In the listing that follows, copy out each line that includes the word "species".

▶ [DATA SUPPLIED]:
----
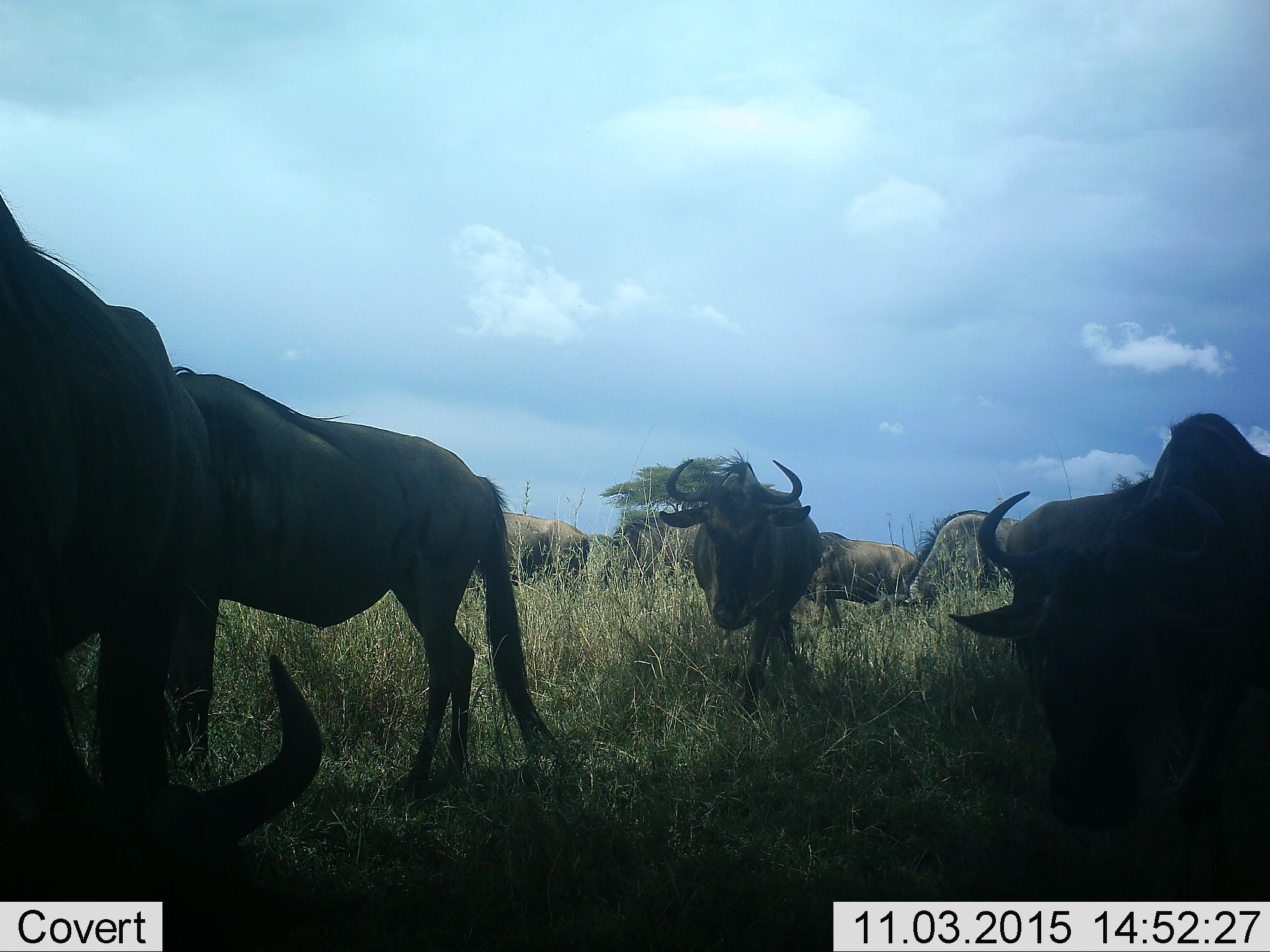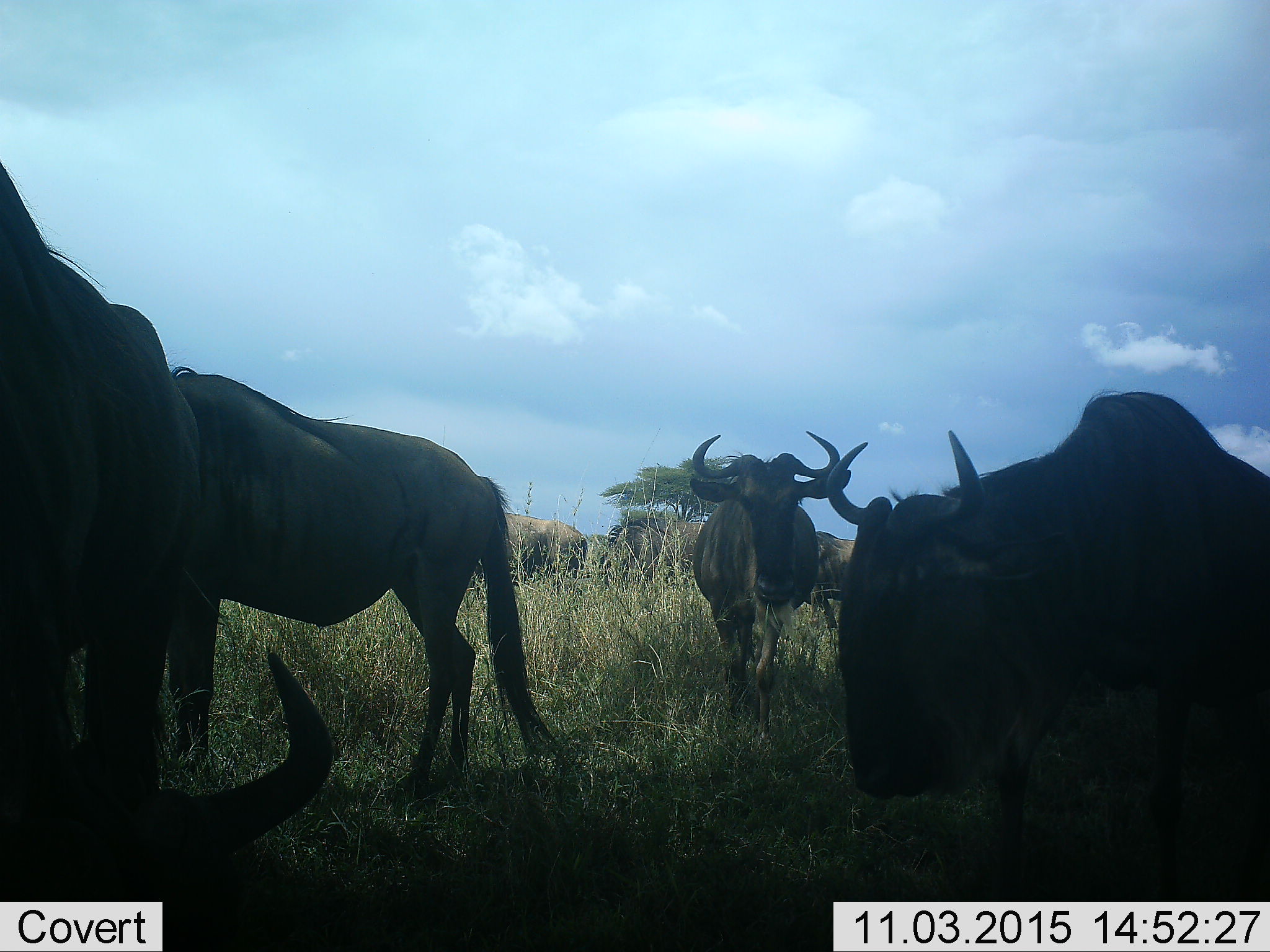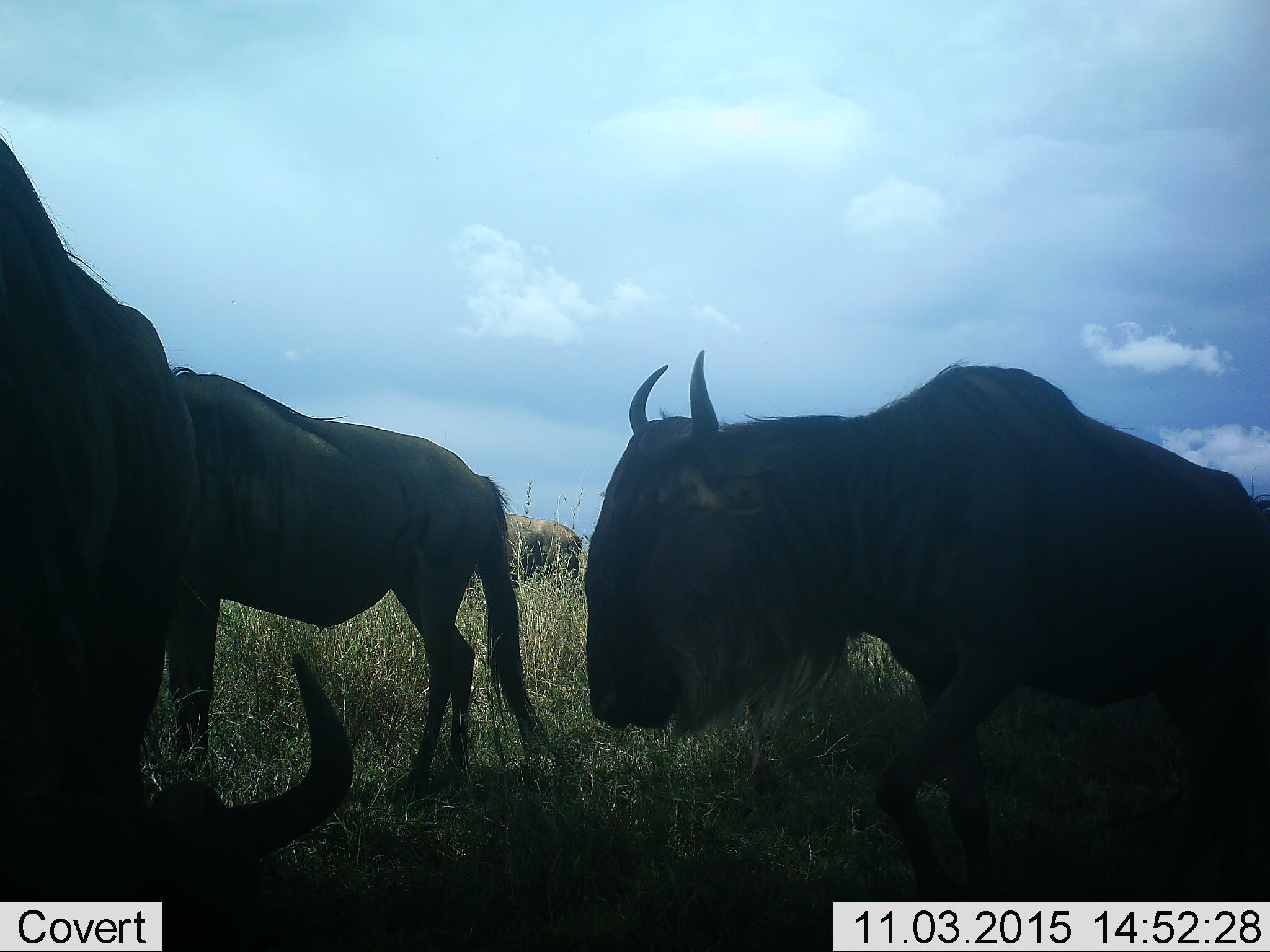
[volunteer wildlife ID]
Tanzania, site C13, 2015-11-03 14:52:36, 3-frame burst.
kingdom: Animalia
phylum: Chordata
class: Mammalia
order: Artiodactyla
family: Bovidae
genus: Connochaetes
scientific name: Connochaetes taurinus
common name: blue wildebeest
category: wildebeest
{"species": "wildebeest (blue wildebeest) (Connochaetes taurinus)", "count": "8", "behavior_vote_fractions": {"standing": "71%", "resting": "0%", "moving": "76%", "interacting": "6%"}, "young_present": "6%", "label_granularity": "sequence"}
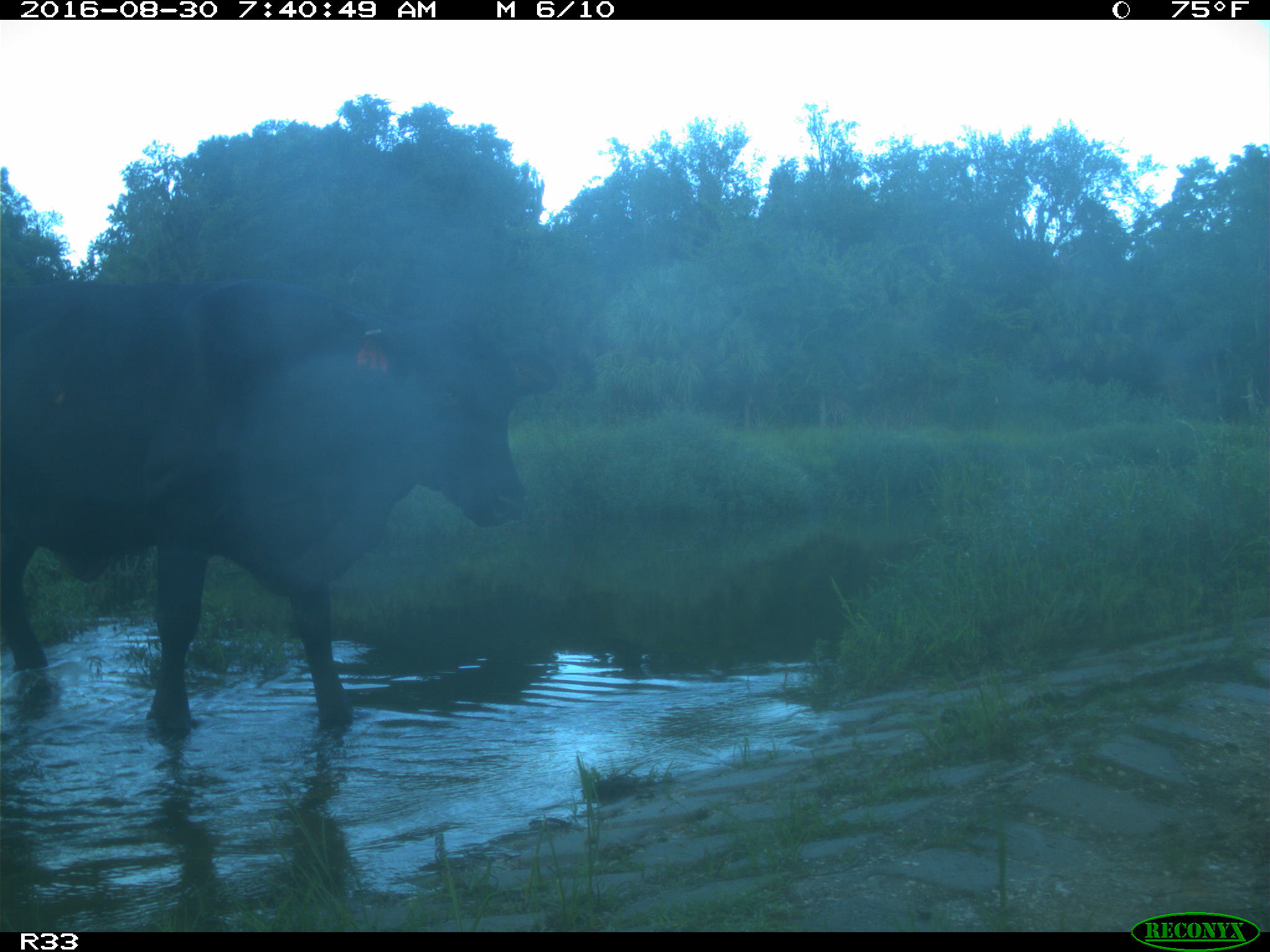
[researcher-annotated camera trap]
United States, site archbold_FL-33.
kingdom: Animalia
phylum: Chordata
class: Mammalia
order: Artiodactyla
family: Bovidae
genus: Bos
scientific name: Bos taurus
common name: domestic cow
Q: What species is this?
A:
----
▶ [EXERCISE RESPONSE]:
{"species": "wildebeest (blue wildebeest) (Connochaetes taurinus)", "count": "8", "behavior_vote_fractions": {"standing": "71%", "resting": "0%", "moving": "76%", "interacting": "6%"}, "young_present": "6%", "label_granularity": "sequence"}
Q: What species is this?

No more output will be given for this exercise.